The answer should be each line from the entries below that has the word "fill" in it.

_____

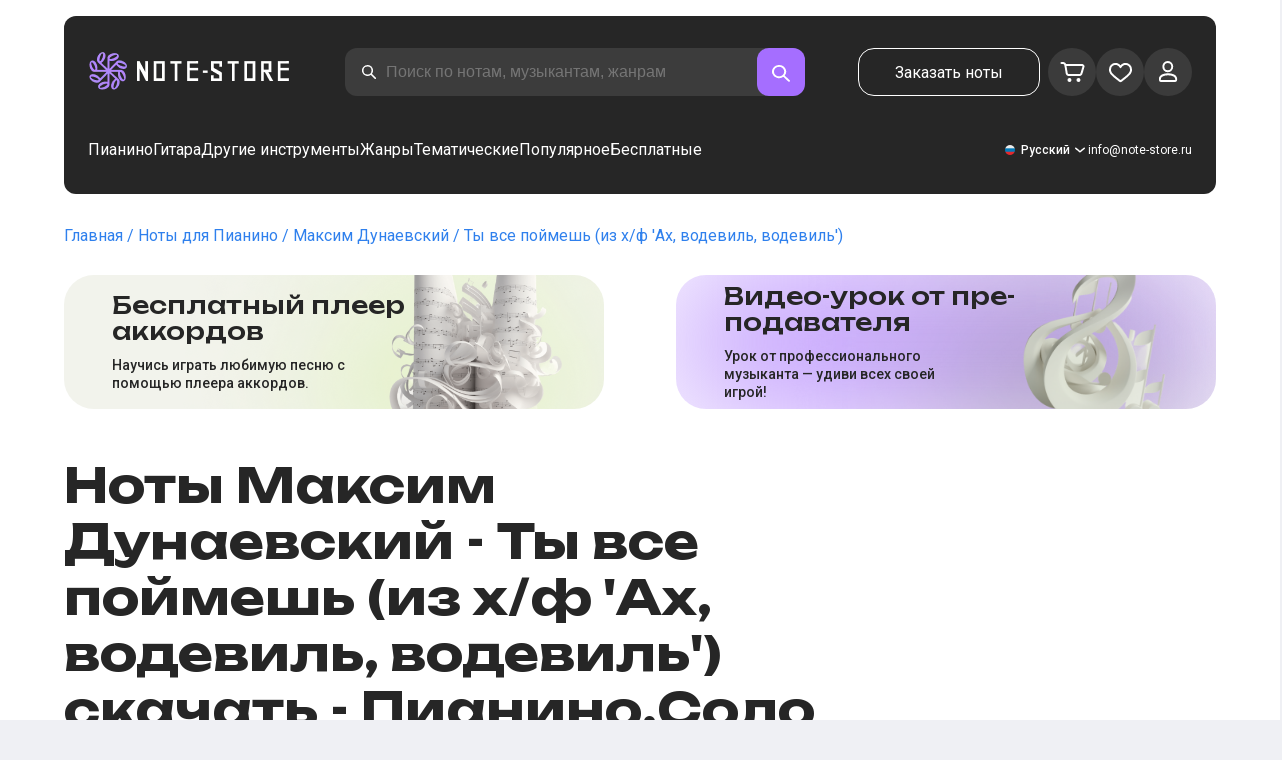

--- FILE ---
content_type: image/svg+xml
request_url: https://note-store.ru/_next/static/media/search.950b7fc6.svg
body_size: 135
content:
<svg xmlns="http://www.w3.org/2000/svg" width="14" height="15" fill="none"><path fill="#fff" d="M5.5 0a5.5 5.5 0 0 1 4.383 8.823l3.896 3.9a.75.75 0 0 1-1.061 1.06l-3.895-3.9A5.5 5.5 0 1 1 5.5 0Zm0 1.5a4 4 0 1 0 0 8 4 4 0 0 0 0-8Z"/></svg>

--- FILE ---
content_type: image/svg+xml
request_url: https://note-store.ru/_next/static/media/like.97291bfc.svg
body_size: 500
content:
<svg xmlns="http://www.w3.org/2000/svg" width="29" height="28" fill="none"><path fill="#fff" d="M9.526 4.88A6.526 6.526 0 0 0 3 11.408c0 3.613 1.445 5.421 7.493 10.125l2.78 2.162a2 2 0 0 0 2.455 0l2.779-2.162C24.555 16.828 26 15.02 26 11.407a6.526 6.526 0 0 0-6.526-6.526c-1.872 0-3.538.85-4.974 2.486-1.436-1.636-3.102-2.486-4.974-2.486Zm0 2c1.52 0 2.889.858 4.152 2.684l.205.298a.75.75 0 0 0 1.234 0l.205-.298c1.263-1.826 2.633-2.683 4.152-2.683 2.5 0 4.526 2.026 4.526 4.526 0 2.78-1.137 4.204-6.721 8.547L14.5 22.115l-2.779-2.161C6.137 15.61 5 14.187 5 11.407c0-2.5 2.027-4.526 4.526-4.526Z"/></svg>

_____

▶ _Answer section_
<svg xmlns="http://www.w3.org/2000/svg" width="14" height="15" fill="none"><path fill="#fff" d="M5.5 0a5.5 5.5 0 0 1 4.383 8.823l3.896 3.9a.75.75 0 0 1-1.061 1.06l-3.895-3.9A5.5 5.5 0 1 1 5.5 0Zm0 1.5a4 4 0 1 0 0 8 4 4 0 0 0 0-8Z"/></svg>
<svg xmlns="http://www.w3.org/2000/svg" width="29" height="28" fill="none"><path fill="#fff" d="M9.526 4.88A6.526 6.526 0 0 0 3 11.408c0 3.613 1.445 5.421 7.493 10.125l2.78 2.162a2 2 0 0 0 2.455 0l2.779-2.162C24.555 16.828 26 15.02 26 11.407a6.526 6.526 0 0 0-6.526-6.526c-1.872 0-3.538.85-4.974 2.486-1.436-1.636-3.102-2.486-4.974-2.486Zm0 2c1.52 0 2.889.858 4.152 2.684l.205.298a.75.75 0 0 0 1.234 0l.205-.298c1.263-1.826 2.633-2.683 4.152-2.683 2.5 0 4.526 2.026 4.526 4.526 0 2.78-1.137 4.204-6.721 8.547L14.5 22.115l-2.779-2.161C6.137 15.61 5 14.187 5 11.407c0-2.5 2.027-4.526 4.526-4.526Z"/></svg>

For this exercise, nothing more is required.